Saved entries
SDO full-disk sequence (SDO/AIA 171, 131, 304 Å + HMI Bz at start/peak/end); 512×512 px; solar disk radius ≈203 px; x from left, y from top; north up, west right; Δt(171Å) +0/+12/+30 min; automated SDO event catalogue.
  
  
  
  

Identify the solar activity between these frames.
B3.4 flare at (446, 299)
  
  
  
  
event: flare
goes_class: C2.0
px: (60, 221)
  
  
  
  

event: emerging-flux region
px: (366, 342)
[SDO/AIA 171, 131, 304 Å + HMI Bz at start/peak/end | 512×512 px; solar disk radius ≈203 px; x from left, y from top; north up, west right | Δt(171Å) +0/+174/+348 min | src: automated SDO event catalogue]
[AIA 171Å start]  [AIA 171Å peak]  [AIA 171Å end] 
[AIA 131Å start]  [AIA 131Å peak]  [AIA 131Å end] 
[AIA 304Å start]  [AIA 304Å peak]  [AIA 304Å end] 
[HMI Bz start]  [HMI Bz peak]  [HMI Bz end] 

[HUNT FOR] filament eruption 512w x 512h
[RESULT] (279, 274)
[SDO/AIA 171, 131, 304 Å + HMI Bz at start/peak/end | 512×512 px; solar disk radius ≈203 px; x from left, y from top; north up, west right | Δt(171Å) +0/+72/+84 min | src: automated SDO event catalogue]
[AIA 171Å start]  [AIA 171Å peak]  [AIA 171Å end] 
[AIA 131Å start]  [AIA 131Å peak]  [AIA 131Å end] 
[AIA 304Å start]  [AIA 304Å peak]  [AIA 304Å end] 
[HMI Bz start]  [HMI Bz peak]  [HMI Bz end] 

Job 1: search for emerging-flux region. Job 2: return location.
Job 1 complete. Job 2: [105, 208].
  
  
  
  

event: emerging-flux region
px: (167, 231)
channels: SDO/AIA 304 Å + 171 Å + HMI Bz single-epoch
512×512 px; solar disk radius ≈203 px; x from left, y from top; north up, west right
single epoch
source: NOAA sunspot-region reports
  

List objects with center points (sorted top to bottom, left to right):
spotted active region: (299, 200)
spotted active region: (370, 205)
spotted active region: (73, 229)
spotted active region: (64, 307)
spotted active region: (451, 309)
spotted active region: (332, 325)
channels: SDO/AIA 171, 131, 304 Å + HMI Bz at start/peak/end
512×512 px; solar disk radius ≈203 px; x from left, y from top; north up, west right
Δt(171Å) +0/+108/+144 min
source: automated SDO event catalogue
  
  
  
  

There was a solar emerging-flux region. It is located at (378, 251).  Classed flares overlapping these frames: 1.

PROBLEM TO SOLVE: The lines above that hold the string "channels" are to be located and copied.

THE ANSWER:
channels: SDO/AIA 304 Å + 171 Å + HMI Bz single-epoch
channels: SDO/AIA 171, 131, 304 Å + HMI Bz at start/peak/end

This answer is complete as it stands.